Los autocines eran acogedores recintos para el disfrute pleno

Carros que ingresaban con dos pasajeros accidentalmente podían salir con tres

¿Qué será de la vida de los autocines?, aquellos agradables y cómodos sitios de esparcimiento para deleitarse desde la comodidad de su automóvil o desde espacios diseñados con servicio lunch-bar incluido, para ver o no, la creación cinematográfica del momento.

Allí, a veces, muchas veces, entraban dos y salían tres. La cosa se prestaba. Horarios nocturnos. Poca revisión del vehículo. Escaso control para ingreso de bebidas refrescantes y espirituosas. En ocasiones menores de edad coleados en las cajuelas de los automóviles para aventurarse a un rodaje XXX, llamado en ese momento, clase D.

No en pocas ocasiones privaba el desestrés, y de tantas libertades permitidas se pasaba con facilidad al libertinaje. Y todo eso sucedía mientras, desde un montículo con proyector incluido, rodaba una cinta que pretendía impactar la vista y el gusto de sus visitantes según lo indicaba la publicidad del filme proyectado. Si hubiese existido una encuestadora respetable, seguramente el escrutinio revelaría que más de 85% no vio la película. Y el resto no sabe o no contesta. ¡Y cómo iban a contestar!

Los Chaguaramos fue el primero

La historia registra que el primero de estos acogedores recintos en toda Suramérica fue construido en 1949 en la avenida La Colina, en Los Chaguaramos de Caracas, y se llamó Autocine Los Chaguaramos, con capacidad para 250 carros y 600 sillas colocadas en una rampa con perfecta ubicación para el deleite de aquel cine bajo las estrellas.
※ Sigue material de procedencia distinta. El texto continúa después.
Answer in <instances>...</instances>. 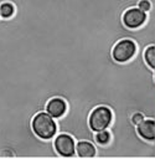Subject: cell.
<instances>
[{
	"instance_id": "obj_1",
	"label": "cell",
	"mask_w": 155,
	"mask_h": 159,
	"mask_svg": "<svg viewBox=\"0 0 155 159\" xmlns=\"http://www.w3.org/2000/svg\"><path fill=\"white\" fill-rule=\"evenodd\" d=\"M31 127L33 133L38 138L45 140L53 138L57 132V125L53 120V117H51L48 113L45 112H40L33 117Z\"/></svg>"
},
{
	"instance_id": "obj_2",
	"label": "cell",
	"mask_w": 155,
	"mask_h": 159,
	"mask_svg": "<svg viewBox=\"0 0 155 159\" xmlns=\"http://www.w3.org/2000/svg\"><path fill=\"white\" fill-rule=\"evenodd\" d=\"M112 119H113L112 111L105 106H99L94 108L92 113L89 114V119H88L89 128L93 132L104 130L110 125Z\"/></svg>"
},
{
	"instance_id": "obj_3",
	"label": "cell",
	"mask_w": 155,
	"mask_h": 159,
	"mask_svg": "<svg viewBox=\"0 0 155 159\" xmlns=\"http://www.w3.org/2000/svg\"><path fill=\"white\" fill-rule=\"evenodd\" d=\"M136 53V43L130 40V39H123L118 41L113 50H112V56L117 62H128L134 57Z\"/></svg>"
},
{
	"instance_id": "obj_4",
	"label": "cell",
	"mask_w": 155,
	"mask_h": 159,
	"mask_svg": "<svg viewBox=\"0 0 155 159\" xmlns=\"http://www.w3.org/2000/svg\"><path fill=\"white\" fill-rule=\"evenodd\" d=\"M122 20L125 27L134 30L144 25V22L146 21V12L139 7H130L124 11Z\"/></svg>"
},
{
	"instance_id": "obj_5",
	"label": "cell",
	"mask_w": 155,
	"mask_h": 159,
	"mask_svg": "<svg viewBox=\"0 0 155 159\" xmlns=\"http://www.w3.org/2000/svg\"><path fill=\"white\" fill-rule=\"evenodd\" d=\"M55 149L56 152L62 155V157H73L76 153V147H74V140L71 135L68 134H60L55 139Z\"/></svg>"
},
{
	"instance_id": "obj_6",
	"label": "cell",
	"mask_w": 155,
	"mask_h": 159,
	"mask_svg": "<svg viewBox=\"0 0 155 159\" xmlns=\"http://www.w3.org/2000/svg\"><path fill=\"white\" fill-rule=\"evenodd\" d=\"M136 130L143 139L148 142L155 140V120L154 119H143L136 125Z\"/></svg>"
},
{
	"instance_id": "obj_7",
	"label": "cell",
	"mask_w": 155,
	"mask_h": 159,
	"mask_svg": "<svg viewBox=\"0 0 155 159\" xmlns=\"http://www.w3.org/2000/svg\"><path fill=\"white\" fill-rule=\"evenodd\" d=\"M46 111L51 117L61 118L67 111V103L62 98H58V97L52 98L48 101V103L46 106Z\"/></svg>"
},
{
	"instance_id": "obj_8",
	"label": "cell",
	"mask_w": 155,
	"mask_h": 159,
	"mask_svg": "<svg viewBox=\"0 0 155 159\" xmlns=\"http://www.w3.org/2000/svg\"><path fill=\"white\" fill-rule=\"evenodd\" d=\"M76 153L81 158H92L95 155V147L86 140L78 142L76 145Z\"/></svg>"
},
{
	"instance_id": "obj_9",
	"label": "cell",
	"mask_w": 155,
	"mask_h": 159,
	"mask_svg": "<svg viewBox=\"0 0 155 159\" xmlns=\"http://www.w3.org/2000/svg\"><path fill=\"white\" fill-rule=\"evenodd\" d=\"M144 60L150 68H155V46H148L144 52Z\"/></svg>"
},
{
	"instance_id": "obj_10",
	"label": "cell",
	"mask_w": 155,
	"mask_h": 159,
	"mask_svg": "<svg viewBox=\"0 0 155 159\" xmlns=\"http://www.w3.org/2000/svg\"><path fill=\"white\" fill-rule=\"evenodd\" d=\"M15 12V7L11 2H2L0 5V16L4 19H10L12 17Z\"/></svg>"
},
{
	"instance_id": "obj_11",
	"label": "cell",
	"mask_w": 155,
	"mask_h": 159,
	"mask_svg": "<svg viewBox=\"0 0 155 159\" xmlns=\"http://www.w3.org/2000/svg\"><path fill=\"white\" fill-rule=\"evenodd\" d=\"M95 140H97V143L100 144V145H107V144L110 142V133H109L107 129L99 130V132H97V134H95Z\"/></svg>"
},
{
	"instance_id": "obj_12",
	"label": "cell",
	"mask_w": 155,
	"mask_h": 159,
	"mask_svg": "<svg viewBox=\"0 0 155 159\" xmlns=\"http://www.w3.org/2000/svg\"><path fill=\"white\" fill-rule=\"evenodd\" d=\"M138 7L146 12V11H149L151 9V4H150L149 0H140L139 4H138Z\"/></svg>"
},
{
	"instance_id": "obj_13",
	"label": "cell",
	"mask_w": 155,
	"mask_h": 159,
	"mask_svg": "<svg viewBox=\"0 0 155 159\" xmlns=\"http://www.w3.org/2000/svg\"><path fill=\"white\" fill-rule=\"evenodd\" d=\"M143 119H144V116H143L141 113H135V114L131 117V122H133L135 125H138Z\"/></svg>"
}]
</instances>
Fue ideal para los aficionados al séptimo arte, porque resultaban ideales para romper aquellos vetustos esquemas que imponían la gala y la etiqueta de la época de vestir elegantemente para ir al cine. Ahora se podía ver una película, en familia, cómodamente, en pijama si te daba la gana.

Podías llevar tus chucherías y si querías o tenías, podías gastar algo adicional en la moderna fuente de soda, que al culminar la función mutaba en sala de diversión nocturna.
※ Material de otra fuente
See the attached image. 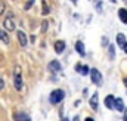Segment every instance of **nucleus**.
Listing matches in <instances>:
<instances>
[{
    "mask_svg": "<svg viewBox=\"0 0 127 121\" xmlns=\"http://www.w3.org/2000/svg\"><path fill=\"white\" fill-rule=\"evenodd\" d=\"M84 121H95V118H92V117H87Z\"/></svg>",
    "mask_w": 127,
    "mask_h": 121,
    "instance_id": "25",
    "label": "nucleus"
},
{
    "mask_svg": "<svg viewBox=\"0 0 127 121\" xmlns=\"http://www.w3.org/2000/svg\"><path fill=\"white\" fill-rule=\"evenodd\" d=\"M89 105H90V108H92L93 111H97V108H99V94H97V91H95L93 96L90 97Z\"/></svg>",
    "mask_w": 127,
    "mask_h": 121,
    "instance_id": "6",
    "label": "nucleus"
},
{
    "mask_svg": "<svg viewBox=\"0 0 127 121\" xmlns=\"http://www.w3.org/2000/svg\"><path fill=\"white\" fill-rule=\"evenodd\" d=\"M123 114H124V118H127V106H126V109H124V112H123Z\"/></svg>",
    "mask_w": 127,
    "mask_h": 121,
    "instance_id": "28",
    "label": "nucleus"
},
{
    "mask_svg": "<svg viewBox=\"0 0 127 121\" xmlns=\"http://www.w3.org/2000/svg\"><path fill=\"white\" fill-rule=\"evenodd\" d=\"M124 83H126V87H127V78H126V80H124Z\"/></svg>",
    "mask_w": 127,
    "mask_h": 121,
    "instance_id": "30",
    "label": "nucleus"
},
{
    "mask_svg": "<svg viewBox=\"0 0 127 121\" xmlns=\"http://www.w3.org/2000/svg\"><path fill=\"white\" fill-rule=\"evenodd\" d=\"M114 109H117L118 112H124L126 105H124V100H123L121 97H115V102H114Z\"/></svg>",
    "mask_w": 127,
    "mask_h": 121,
    "instance_id": "8",
    "label": "nucleus"
},
{
    "mask_svg": "<svg viewBox=\"0 0 127 121\" xmlns=\"http://www.w3.org/2000/svg\"><path fill=\"white\" fill-rule=\"evenodd\" d=\"M32 4H34V0H31V1H28V3H25V6H24V9H25V10H28V9L31 7Z\"/></svg>",
    "mask_w": 127,
    "mask_h": 121,
    "instance_id": "22",
    "label": "nucleus"
},
{
    "mask_svg": "<svg viewBox=\"0 0 127 121\" xmlns=\"http://www.w3.org/2000/svg\"><path fill=\"white\" fill-rule=\"evenodd\" d=\"M108 56H109V59H111V60L115 58V47H114L112 44H109V46H108Z\"/></svg>",
    "mask_w": 127,
    "mask_h": 121,
    "instance_id": "17",
    "label": "nucleus"
},
{
    "mask_svg": "<svg viewBox=\"0 0 127 121\" xmlns=\"http://www.w3.org/2000/svg\"><path fill=\"white\" fill-rule=\"evenodd\" d=\"M75 50H77V53L80 55V56H86V49H84V43L83 41H77L75 43Z\"/></svg>",
    "mask_w": 127,
    "mask_h": 121,
    "instance_id": "12",
    "label": "nucleus"
},
{
    "mask_svg": "<svg viewBox=\"0 0 127 121\" xmlns=\"http://www.w3.org/2000/svg\"><path fill=\"white\" fill-rule=\"evenodd\" d=\"M3 87H4V80H3V78H0V91L3 90Z\"/></svg>",
    "mask_w": 127,
    "mask_h": 121,
    "instance_id": "23",
    "label": "nucleus"
},
{
    "mask_svg": "<svg viewBox=\"0 0 127 121\" xmlns=\"http://www.w3.org/2000/svg\"><path fill=\"white\" fill-rule=\"evenodd\" d=\"M47 24H49L47 21H44V22H41V32H44V31L47 30V27H49Z\"/></svg>",
    "mask_w": 127,
    "mask_h": 121,
    "instance_id": "21",
    "label": "nucleus"
},
{
    "mask_svg": "<svg viewBox=\"0 0 127 121\" xmlns=\"http://www.w3.org/2000/svg\"><path fill=\"white\" fill-rule=\"evenodd\" d=\"M118 18H120V21H121L123 24H126L127 25V9L126 7L118 9Z\"/></svg>",
    "mask_w": 127,
    "mask_h": 121,
    "instance_id": "14",
    "label": "nucleus"
},
{
    "mask_svg": "<svg viewBox=\"0 0 127 121\" xmlns=\"http://www.w3.org/2000/svg\"><path fill=\"white\" fill-rule=\"evenodd\" d=\"M61 121H69V118H68V117H62V118H61Z\"/></svg>",
    "mask_w": 127,
    "mask_h": 121,
    "instance_id": "27",
    "label": "nucleus"
},
{
    "mask_svg": "<svg viewBox=\"0 0 127 121\" xmlns=\"http://www.w3.org/2000/svg\"><path fill=\"white\" fill-rule=\"evenodd\" d=\"M15 121H31V117L27 112H16L15 114Z\"/></svg>",
    "mask_w": 127,
    "mask_h": 121,
    "instance_id": "11",
    "label": "nucleus"
},
{
    "mask_svg": "<svg viewBox=\"0 0 127 121\" xmlns=\"http://www.w3.org/2000/svg\"><path fill=\"white\" fill-rule=\"evenodd\" d=\"M3 27L6 28V31H15L16 30V25H15V22H13L12 18H4V21H3Z\"/></svg>",
    "mask_w": 127,
    "mask_h": 121,
    "instance_id": "7",
    "label": "nucleus"
},
{
    "mask_svg": "<svg viewBox=\"0 0 127 121\" xmlns=\"http://www.w3.org/2000/svg\"><path fill=\"white\" fill-rule=\"evenodd\" d=\"M123 50H124V52H126V53H127V41H126V44L123 46Z\"/></svg>",
    "mask_w": 127,
    "mask_h": 121,
    "instance_id": "26",
    "label": "nucleus"
},
{
    "mask_svg": "<svg viewBox=\"0 0 127 121\" xmlns=\"http://www.w3.org/2000/svg\"><path fill=\"white\" fill-rule=\"evenodd\" d=\"M114 102H115V96H114V94H108V96L105 97V100H103L106 109H114Z\"/></svg>",
    "mask_w": 127,
    "mask_h": 121,
    "instance_id": "9",
    "label": "nucleus"
},
{
    "mask_svg": "<svg viewBox=\"0 0 127 121\" xmlns=\"http://www.w3.org/2000/svg\"><path fill=\"white\" fill-rule=\"evenodd\" d=\"M0 40L4 43V44H9L10 43V38H9V35H7V32H4V31L0 28Z\"/></svg>",
    "mask_w": 127,
    "mask_h": 121,
    "instance_id": "16",
    "label": "nucleus"
},
{
    "mask_svg": "<svg viewBox=\"0 0 127 121\" xmlns=\"http://www.w3.org/2000/svg\"><path fill=\"white\" fill-rule=\"evenodd\" d=\"M102 46H103V47H108V46H109V40H108V37H102Z\"/></svg>",
    "mask_w": 127,
    "mask_h": 121,
    "instance_id": "19",
    "label": "nucleus"
},
{
    "mask_svg": "<svg viewBox=\"0 0 127 121\" xmlns=\"http://www.w3.org/2000/svg\"><path fill=\"white\" fill-rule=\"evenodd\" d=\"M126 3H127V1H126Z\"/></svg>",
    "mask_w": 127,
    "mask_h": 121,
    "instance_id": "32",
    "label": "nucleus"
},
{
    "mask_svg": "<svg viewBox=\"0 0 127 121\" xmlns=\"http://www.w3.org/2000/svg\"><path fill=\"white\" fill-rule=\"evenodd\" d=\"M16 37H18V41H19V44H21L22 47H25V46L28 44V37H27V34H25L24 31L18 30L16 31Z\"/></svg>",
    "mask_w": 127,
    "mask_h": 121,
    "instance_id": "5",
    "label": "nucleus"
},
{
    "mask_svg": "<svg viewBox=\"0 0 127 121\" xmlns=\"http://www.w3.org/2000/svg\"><path fill=\"white\" fill-rule=\"evenodd\" d=\"M72 121H80V117H74V120Z\"/></svg>",
    "mask_w": 127,
    "mask_h": 121,
    "instance_id": "29",
    "label": "nucleus"
},
{
    "mask_svg": "<svg viewBox=\"0 0 127 121\" xmlns=\"http://www.w3.org/2000/svg\"><path fill=\"white\" fill-rule=\"evenodd\" d=\"M41 6H43V12H41V13H43V15H47V13H49V6L46 4V1H43Z\"/></svg>",
    "mask_w": 127,
    "mask_h": 121,
    "instance_id": "18",
    "label": "nucleus"
},
{
    "mask_svg": "<svg viewBox=\"0 0 127 121\" xmlns=\"http://www.w3.org/2000/svg\"><path fill=\"white\" fill-rule=\"evenodd\" d=\"M115 40H117V44H118V46H120V47H121V49H123V46H124V44H126V35H124V34H123V32H120V34H117V37H115Z\"/></svg>",
    "mask_w": 127,
    "mask_h": 121,
    "instance_id": "15",
    "label": "nucleus"
},
{
    "mask_svg": "<svg viewBox=\"0 0 127 121\" xmlns=\"http://www.w3.org/2000/svg\"><path fill=\"white\" fill-rule=\"evenodd\" d=\"M64 97H65V90H62V89H55V90H52V93L49 94V102L52 105H58V103H61L64 100Z\"/></svg>",
    "mask_w": 127,
    "mask_h": 121,
    "instance_id": "1",
    "label": "nucleus"
},
{
    "mask_svg": "<svg viewBox=\"0 0 127 121\" xmlns=\"http://www.w3.org/2000/svg\"><path fill=\"white\" fill-rule=\"evenodd\" d=\"M64 50H65V41L64 40H58L55 43V52L58 55H61V53H64Z\"/></svg>",
    "mask_w": 127,
    "mask_h": 121,
    "instance_id": "13",
    "label": "nucleus"
},
{
    "mask_svg": "<svg viewBox=\"0 0 127 121\" xmlns=\"http://www.w3.org/2000/svg\"><path fill=\"white\" fill-rule=\"evenodd\" d=\"M75 69H77V72L81 74V75H89V72H90V68H89L87 65H81V63H77Z\"/></svg>",
    "mask_w": 127,
    "mask_h": 121,
    "instance_id": "10",
    "label": "nucleus"
},
{
    "mask_svg": "<svg viewBox=\"0 0 127 121\" xmlns=\"http://www.w3.org/2000/svg\"><path fill=\"white\" fill-rule=\"evenodd\" d=\"M13 86H15V89L18 91L22 90V87H24L22 77H21V68L19 66H15V71H13Z\"/></svg>",
    "mask_w": 127,
    "mask_h": 121,
    "instance_id": "2",
    "label": "nucleus"
},
{
    "mask_svg": "<svg viewBox=\"0 0 127 121\" xmlns=\"http://www.w3.org/2000/svg\"><path fill=\"white\" fill-rule=\"evenodd\" d=\"M123 121H127V118H124V120H123Z\"/></svg>",
    "mask_w": 127,
    "mask_h": 121,
    "instance_id": "31",
    "label": "nucleus"
},
{
    "mask_svg": "<svg viewBox=\"0 0 127 121\" xmlns=\"http://www.w3.org/2000/svg\"><path fill=\"white\" fill-rule=\"evenodd\" d=\"M4 10H6V4H4L3 1H0V15H3Z\"/></svg>",
    "mask_w": 127,
    "mask_h": 121,
    "instance_id": "20",
    "label": "nucleus"
},
{
    "mask_svg": "<svg viewBox=\"0 0 127 121\" xmlns=\"http://www.w3.org/2000/svg\"><path fill=\"white\" fill-rule=\"evenodd\" d=\"M89 75H90V78H92V83H93V84H96V86H102L103 77H102V74H100V71H99L97 68H92V69H90V72H89Z\"/></svg>",
    "mask_w": 127,
    "mask_h": 121,
    "instance_id": "3",
    "label": "nucleus"
},
{
    "mask_svg": "<svg viewBox=\"0 0 127 121\" xmlns=\"http://www.w3.org/2000/svg\"><path fill=\"white\" fill-rule=\"evenodd\" d=\"M47 69H49L50 72L56 74V72H61V71H62V65H61L59 60H50V62L47 63Z\"/></svg>",
    "mask_w": 127,
    "mask_h": 121,
    "instance_id": "4",
    "label": "nucleus"
},
{
    "mask_svg": "<svg viewBox=\"0 0 127 121\" xmlns=\"http://www.w3.org/2000/svg\"><path fill=\"white\" fill-rule=\"evenodd\" d=\"M100 6H102V3H100V1H99V3H96V7H97V10H99V12H100Z\"/></svg>",
    "mask_w": 127,
    "mask_h": 121,
    "instance_id": "24",
    "label": "nucleus"
}]
</instances>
Uso más práctico… y reproductivo

Con el tiempo y el uso, los asiduos visitantes de los autocines fueron ideando planes, tácticas y estrategias que le comenzaron a dar un uso más mundano y placentero, menos familiar, aunque más amoroso y romántico, a aquellos espacios seguros y cómodos. Las butacas preferidas para disfrutar a plenitud el momento, eran los asientos traseros de los vehículos, calculadamente aparcados en las zonas más oscuras y lejanas de los puntos de vigilancia, cuando la inseguridad era aún asunto desconocido.

Cuentan que cuando aparecía la luz de una linterna entre los carros era motivo de alarma y manos a los bolsillos, tipo chantaje, para que el celador dejase seguir el rodaje de aquella película en vivo directo “into the car” que muchas veces no era apta para menores de edad y que no tenía nada que ver con lo proyectado en la pantalla gigante.
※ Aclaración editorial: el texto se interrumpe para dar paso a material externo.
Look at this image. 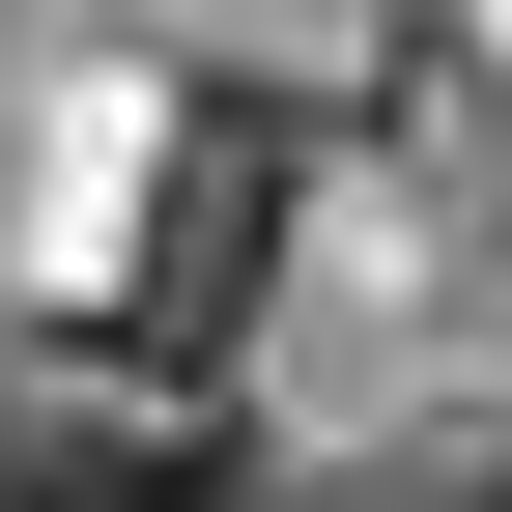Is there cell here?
Listing matches in <instances>:
<instances>
[{"mask_svg":"<svg viewBox=\"0 0 512 512\" xmlns=\"http://www.w3.org/2000/svg\"><path fill=\"white\" fill-rule=\"evenodd\" d=\"M0 512H256L200 399H86V427H0Z\"/></svg>","mask_w":512,"mask_h":512,"instance_id":"obj_2","label":"cell"},{"mask_svg":"<svg viewBox=\"0 0 512 512\" xmlns=\"http://www.w3.org/2000/svg\"><path fill=\"white\" fill-rule=\"evenodd\" d=\"M256 256H285V143H171V228L114 256V370H200L256 313Z\"/></svg>","mask_w":512,"mask_h":512,"instance_id":"obj_1","label":"cell"}]
</instances>
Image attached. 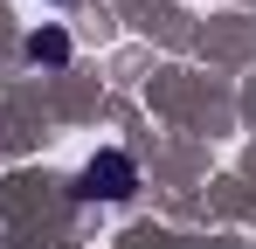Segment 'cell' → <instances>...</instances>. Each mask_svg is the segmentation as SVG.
<instances>
[{
    "mask_svg": "<svg viewBox=\"0 0 256 249\" xmlns=\"http://www.w3.org/2000/svg\"><path fill=\"white\" fill-rule=\"evenodd\" d=\"M132 187H138V166H132V152H118V146H104V152L76 173V201H125Z\"/></svg>",
    "mask_w": 256,
    "mask_h": 249,
    "instance_id": "6da1fadb",
    "label": "cell"
},
{
    "mask_svg": "<svg viewBox=\"0 0 256 249\" xmlns=\"http://www.w3.org/2000/svg\"><path fill=\"white\" fill-rule=\"evenodd\" d=\"M28 62H70V35L62 28H35L28 35Z\"/></svg>",
    "mask_w": 256,
    "mask_h": 249,
    "instance_id": "7a4b0ae2",
    "label": "cell"
}]
</instances>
Si los nombres y apellidos estuviesen relacionados con aquel acto de génesis, quizás en muchas cédulas de identidad abundarían nombres de marcas de vehículos y apellidos de autocines.

Había un novedoso sistema de audio que se introducía a los carros según lo permitiese el largo del cable.

Como el negocio, además de garante de la multiplicación de la especie se vislumbró muy lucrativo, los autocines crecieron rápidamente: Cineauto del Este, La California, Andrés Bello; Autocines Maripérez, Los Ruices, La Boyera y Boleíta; Autoteatro Paraíso; Cinemóvil La Paz, El Tamanaco y el que más duró El Cafetal. Hacia el oeste estuvo El Cota 905 y Montalbán 1 y 2. Y fuera de Caracas: Cineauto Maracay, Cineauto Terepaima en Barquisimeto y en El Trigal de Valencia.

Los terrenos donde funcionaban esos “tiródromos” dignos de Guinness, eran todos alquilados, y su renta se hizo insostenible, lo que decretó su extinción.